Request A:
In the essay comparing 1968 with 2020, how many United States combat deaths in Vietnam are reported for September 1968?

Page text:

——

Richard Nixon in 1968 Was Bad. Donald Trump in 2020 Is Much Worse.

In September 1968, there were 1,053 United States combat deaths in a country called Vietnam. The dead were part of a 12-month total of 16,899 killed in a war that rattled the foundation of our country, dominated our politics, divided us day in and day out along lines of race and class during a long calamitous climb across a calendar year that seemed to scar the soul and change the culture of America along racial and class lines.

History still weeps over 1968 but history never witnessed anything like America is experiencing today: a corrupt, lying president who is intent on setting our divided country on fire, who violates his oath of office on a daily basis, and who keeps telling us that he might not go along with a peaceful transfer of presidential power if he loses in November. In short, welcome to Venezuela.

For a long time I thought nothing could be worse than 1968 and still the republic survived. Wow, was I wrong.

Right now we’re staggering through an often hourly assault on the 244-year-old idea called the United States of America. The assault has a leader too, a president who is a predator. He seeks out the vulnerable, the weak, those without much of a defense. He is an expert in using tools that come quite naturally to him: cruelty, racism, resentment, fear. He has a voracious appetite for deceit and fame and has mixed both in a volatile cocktail that has been devastating to America.

——

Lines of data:
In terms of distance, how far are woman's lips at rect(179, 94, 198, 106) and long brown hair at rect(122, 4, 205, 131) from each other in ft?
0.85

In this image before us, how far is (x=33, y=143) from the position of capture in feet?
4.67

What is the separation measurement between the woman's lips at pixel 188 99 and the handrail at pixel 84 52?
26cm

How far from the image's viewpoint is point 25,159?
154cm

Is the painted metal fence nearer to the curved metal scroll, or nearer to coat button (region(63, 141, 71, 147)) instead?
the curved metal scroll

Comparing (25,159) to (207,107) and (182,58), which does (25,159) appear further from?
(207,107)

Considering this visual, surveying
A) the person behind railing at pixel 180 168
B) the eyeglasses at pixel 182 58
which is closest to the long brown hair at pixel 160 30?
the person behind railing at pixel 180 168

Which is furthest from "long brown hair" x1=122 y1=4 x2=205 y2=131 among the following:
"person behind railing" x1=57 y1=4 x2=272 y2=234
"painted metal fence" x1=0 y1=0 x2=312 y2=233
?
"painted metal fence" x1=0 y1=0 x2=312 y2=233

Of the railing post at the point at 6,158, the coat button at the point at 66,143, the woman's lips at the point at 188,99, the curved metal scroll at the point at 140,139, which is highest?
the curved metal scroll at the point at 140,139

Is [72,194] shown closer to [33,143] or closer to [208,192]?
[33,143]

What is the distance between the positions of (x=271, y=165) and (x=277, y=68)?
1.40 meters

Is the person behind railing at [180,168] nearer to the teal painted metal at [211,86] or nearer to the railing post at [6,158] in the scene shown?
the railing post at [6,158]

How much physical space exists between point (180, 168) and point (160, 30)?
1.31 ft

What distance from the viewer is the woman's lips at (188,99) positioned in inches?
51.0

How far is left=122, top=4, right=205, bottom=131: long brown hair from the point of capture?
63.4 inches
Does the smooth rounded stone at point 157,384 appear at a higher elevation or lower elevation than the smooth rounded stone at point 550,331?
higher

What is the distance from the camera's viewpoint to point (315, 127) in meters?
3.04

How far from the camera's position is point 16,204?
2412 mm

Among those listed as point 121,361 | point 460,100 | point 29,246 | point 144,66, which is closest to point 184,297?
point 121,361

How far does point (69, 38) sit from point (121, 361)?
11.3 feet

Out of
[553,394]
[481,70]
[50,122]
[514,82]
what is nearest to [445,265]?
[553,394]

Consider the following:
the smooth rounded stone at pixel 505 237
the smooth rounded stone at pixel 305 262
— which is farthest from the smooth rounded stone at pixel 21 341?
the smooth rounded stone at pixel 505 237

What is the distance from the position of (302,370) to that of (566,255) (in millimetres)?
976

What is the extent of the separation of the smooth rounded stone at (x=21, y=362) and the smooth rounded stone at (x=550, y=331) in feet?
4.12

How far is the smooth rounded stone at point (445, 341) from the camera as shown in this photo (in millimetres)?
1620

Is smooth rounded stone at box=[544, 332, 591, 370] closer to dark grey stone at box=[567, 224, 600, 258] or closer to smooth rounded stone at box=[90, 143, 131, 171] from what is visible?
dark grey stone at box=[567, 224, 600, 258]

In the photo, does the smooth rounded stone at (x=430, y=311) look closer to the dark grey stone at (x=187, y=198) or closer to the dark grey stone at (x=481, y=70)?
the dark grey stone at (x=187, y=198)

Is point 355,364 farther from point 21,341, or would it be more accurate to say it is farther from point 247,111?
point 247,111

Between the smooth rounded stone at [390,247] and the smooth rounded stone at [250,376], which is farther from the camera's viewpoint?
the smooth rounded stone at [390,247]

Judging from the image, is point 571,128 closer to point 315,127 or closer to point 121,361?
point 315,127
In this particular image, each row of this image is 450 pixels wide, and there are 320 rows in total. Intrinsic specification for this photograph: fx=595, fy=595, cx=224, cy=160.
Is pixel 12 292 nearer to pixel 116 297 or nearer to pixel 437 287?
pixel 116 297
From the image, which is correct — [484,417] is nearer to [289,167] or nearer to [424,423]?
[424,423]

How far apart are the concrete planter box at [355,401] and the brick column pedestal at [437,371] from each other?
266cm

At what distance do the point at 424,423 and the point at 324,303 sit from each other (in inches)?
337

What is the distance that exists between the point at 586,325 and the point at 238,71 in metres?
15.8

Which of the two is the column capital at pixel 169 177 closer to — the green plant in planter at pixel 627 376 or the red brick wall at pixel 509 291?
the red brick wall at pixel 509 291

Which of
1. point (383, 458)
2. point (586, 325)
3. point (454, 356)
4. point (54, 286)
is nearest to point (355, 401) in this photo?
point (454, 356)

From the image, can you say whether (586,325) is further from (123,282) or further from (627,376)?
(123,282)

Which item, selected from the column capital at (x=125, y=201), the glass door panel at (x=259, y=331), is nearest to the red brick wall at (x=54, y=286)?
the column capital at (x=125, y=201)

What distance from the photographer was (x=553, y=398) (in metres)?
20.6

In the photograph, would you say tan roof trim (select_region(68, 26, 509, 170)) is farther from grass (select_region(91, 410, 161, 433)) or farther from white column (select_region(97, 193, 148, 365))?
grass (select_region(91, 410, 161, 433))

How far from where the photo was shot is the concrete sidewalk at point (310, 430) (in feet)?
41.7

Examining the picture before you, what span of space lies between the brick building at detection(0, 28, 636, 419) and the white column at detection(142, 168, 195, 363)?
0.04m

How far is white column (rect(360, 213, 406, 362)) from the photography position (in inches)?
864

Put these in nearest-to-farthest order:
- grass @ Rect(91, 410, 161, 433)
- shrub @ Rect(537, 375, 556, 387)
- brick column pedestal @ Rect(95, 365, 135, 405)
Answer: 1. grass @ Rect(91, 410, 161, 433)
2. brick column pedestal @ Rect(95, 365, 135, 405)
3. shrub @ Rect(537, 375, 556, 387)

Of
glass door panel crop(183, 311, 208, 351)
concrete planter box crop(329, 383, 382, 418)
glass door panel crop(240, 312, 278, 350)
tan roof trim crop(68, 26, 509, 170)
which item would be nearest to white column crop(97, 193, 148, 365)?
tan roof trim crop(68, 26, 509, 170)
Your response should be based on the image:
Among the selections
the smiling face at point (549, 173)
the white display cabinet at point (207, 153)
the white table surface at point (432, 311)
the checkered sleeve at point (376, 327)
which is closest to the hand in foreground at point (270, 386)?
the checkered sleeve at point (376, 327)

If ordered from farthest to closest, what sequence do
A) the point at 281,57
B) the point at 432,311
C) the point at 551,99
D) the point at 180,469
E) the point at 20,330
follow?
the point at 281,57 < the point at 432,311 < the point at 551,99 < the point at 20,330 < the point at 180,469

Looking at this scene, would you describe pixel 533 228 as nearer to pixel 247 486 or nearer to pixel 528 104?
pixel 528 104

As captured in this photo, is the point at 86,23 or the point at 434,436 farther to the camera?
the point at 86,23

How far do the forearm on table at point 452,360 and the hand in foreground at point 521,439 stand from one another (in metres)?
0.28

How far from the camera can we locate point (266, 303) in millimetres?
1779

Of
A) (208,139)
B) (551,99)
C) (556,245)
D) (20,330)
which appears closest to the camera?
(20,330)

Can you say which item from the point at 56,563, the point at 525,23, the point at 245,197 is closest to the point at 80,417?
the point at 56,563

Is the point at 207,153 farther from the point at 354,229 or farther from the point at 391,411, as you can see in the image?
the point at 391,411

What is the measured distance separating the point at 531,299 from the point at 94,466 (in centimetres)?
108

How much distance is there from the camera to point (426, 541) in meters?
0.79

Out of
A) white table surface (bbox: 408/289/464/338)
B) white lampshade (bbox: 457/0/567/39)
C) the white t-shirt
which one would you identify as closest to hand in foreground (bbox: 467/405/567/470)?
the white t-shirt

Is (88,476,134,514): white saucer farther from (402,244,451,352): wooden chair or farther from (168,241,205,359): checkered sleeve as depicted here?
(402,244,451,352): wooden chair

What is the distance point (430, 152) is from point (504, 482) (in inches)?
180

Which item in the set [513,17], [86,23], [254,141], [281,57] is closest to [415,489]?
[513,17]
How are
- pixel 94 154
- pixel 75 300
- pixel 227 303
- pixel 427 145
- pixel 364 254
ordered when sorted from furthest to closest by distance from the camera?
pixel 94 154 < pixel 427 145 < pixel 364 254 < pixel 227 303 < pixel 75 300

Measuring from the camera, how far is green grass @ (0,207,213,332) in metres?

——

Request B:
Arrange the listing as a JSON list of strings, one string per line with blank lines omitted, covering everything from the line containing "From the image, which" down to the line containing "3. shrub @ Rect(537, 375, 556, 387)", both included.

Expected answer A:
1,053

Expected answer B:
[
  "From the image, which is correct — [484,417] is nearer to [289,167] or nearer to [424,423]?",
  "[424,423]",
  "How far apart are the concrete planter box at [355,401] and the brick column pedestal at [437,371] from each other?",
  "266cm",
  "At what distance do the point at 424,423 and the point at 324,303 sit from each other (in inches)?",
  "337",
  "What is the distance that exists between the point at 586,325 and the point at 238,71 in metres?",
  "15.8",
  "Which of the two is the column capital at pixel 169 177 closer to — the green plant in planter at pixel 627 376 or the red brick wall at pixel 509 291?",
  "the red brick wall at pixel 509 291",
  "Which of",
  "1. point (383, 458)",
  "2. point (586, 325)",
  "3. point (454, 356)",
  "4. point (54, 286)",
  "is nearest to point (355, 401) in this photo?",
  "point (454, 356)",
  "From the image, can you say whether (586,325) is further from (123,282) or further from (627,376)?",
  "(123,282)",
  "Which item, selected from the column capital at (x=125, y=201), the glass door panel at (x=259, y=331), is nearest to the red brick wall at (x=54, y=286)?",
  "the column capital at (x=125, y=201)",
  "What distance from the photographer was (x=553, y=398) (in metres)?",
  "20.6",
  "In the photograph, would you say tan roof trim (select_region(68, 26, 509, 170)) is farther from grass (select_region(91, 410, 161, 433)) or farther from white column (select_region(97, 193, 148, 365))?",
  "grass (select_region(91, 410, 161, 433))",
  "How far from where the photo was shot is the concrete sidewalk at point (310, 430) (in feet)?",
  "41.7",
  "Examining the picture before you, what span of space lies between the brick building at detection(0, 28, 636, 419) and the white column at detection(142, 168, 195, 363)?",
  "0.04m",
  "How far is white column (rect(360, 213, 406, 362)) from the photography position (in inches)?",
  "864",
  "Put these in nearest-to-farthest order:",
  "- grass @ Rect(91, 410, 161, 433)",
  "- shrub @ Rect(537, 375, 556, 387)",
  "- brick column pedestal @ Rect(95, 365, 135, 405)",
  "Answer: 1. grass @ Rect(91, 410, 161, 433)",
  "2. brick column pedestal @ Rect(95, 365, 135, 405)",
  "3. shrub @ Rect(537, 375, 556, 387)"
]